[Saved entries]
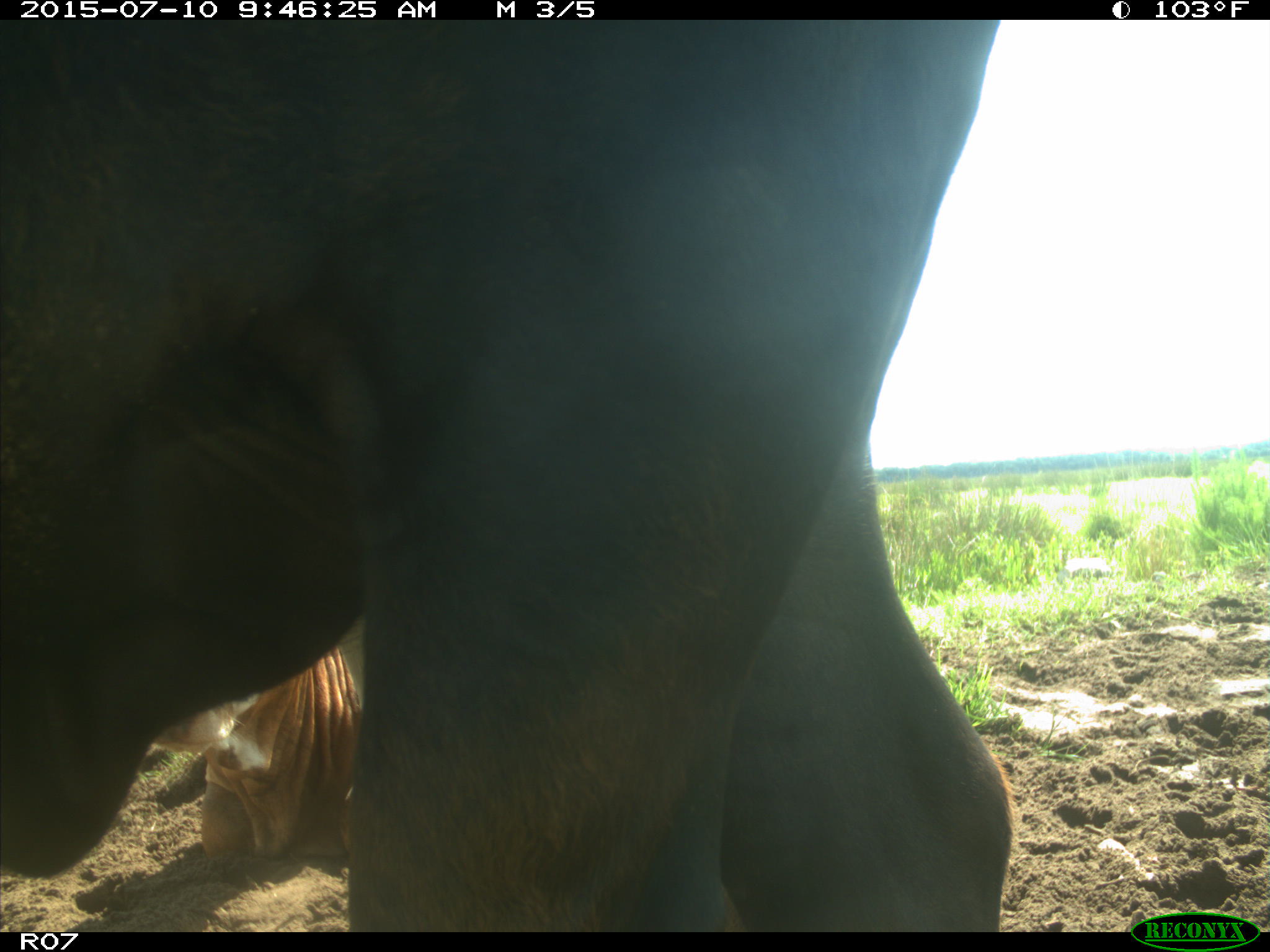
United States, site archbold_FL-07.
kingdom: Animalia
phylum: Chordata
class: Mammalia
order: Artiodactyla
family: Bovidae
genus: Bos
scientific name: Bos taurus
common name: domestic cow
Bos taurus (domestic cow).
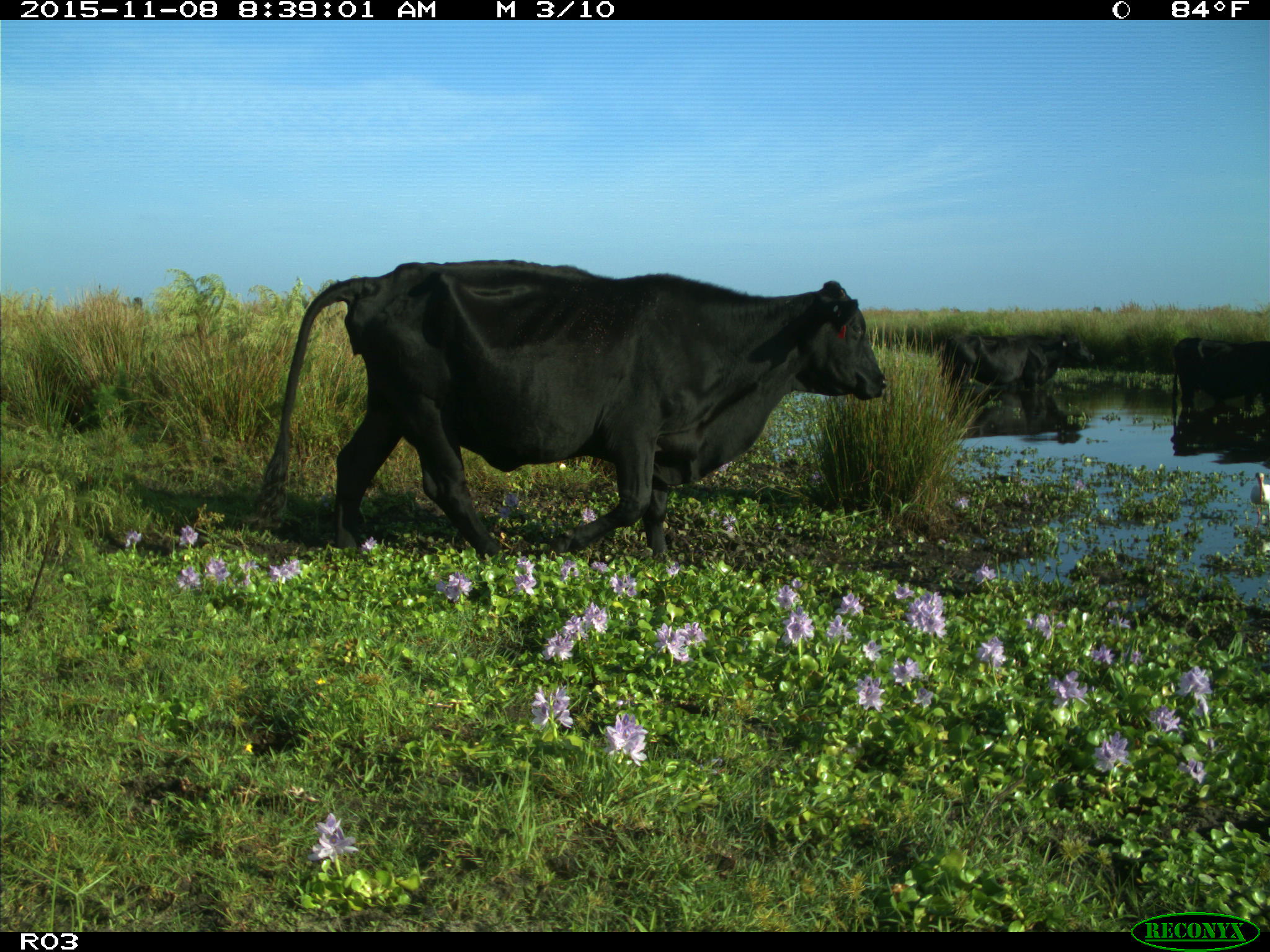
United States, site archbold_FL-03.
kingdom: Animalia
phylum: Chordata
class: Mammalia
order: Artiodactyla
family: Bovidae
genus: Bos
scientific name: Bos taurus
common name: domestic cow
Bos taurus (domestic cow).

Your goal:
Repeat the records verbatim, excluding pictures.

Exercise response:
United States, site archbold_FL-07.
kingdom: Animalia
phylum: Chordata
class: Mammalia
order: Artiodactyla
family: Bovidae
genus: Bos
scientific name: Bos taurus
common name: domestic cow
Bos taurus (domestic cow).
United States, site archbold_FL-03.
kingdom: Animalia
phylum: Chordata
class: Mammalia
order: Artiodactyla
family: Bovidae
genus: Bos
scientific name: Bos taurus
common name: domestic cow
Bos taurus (domestic cow).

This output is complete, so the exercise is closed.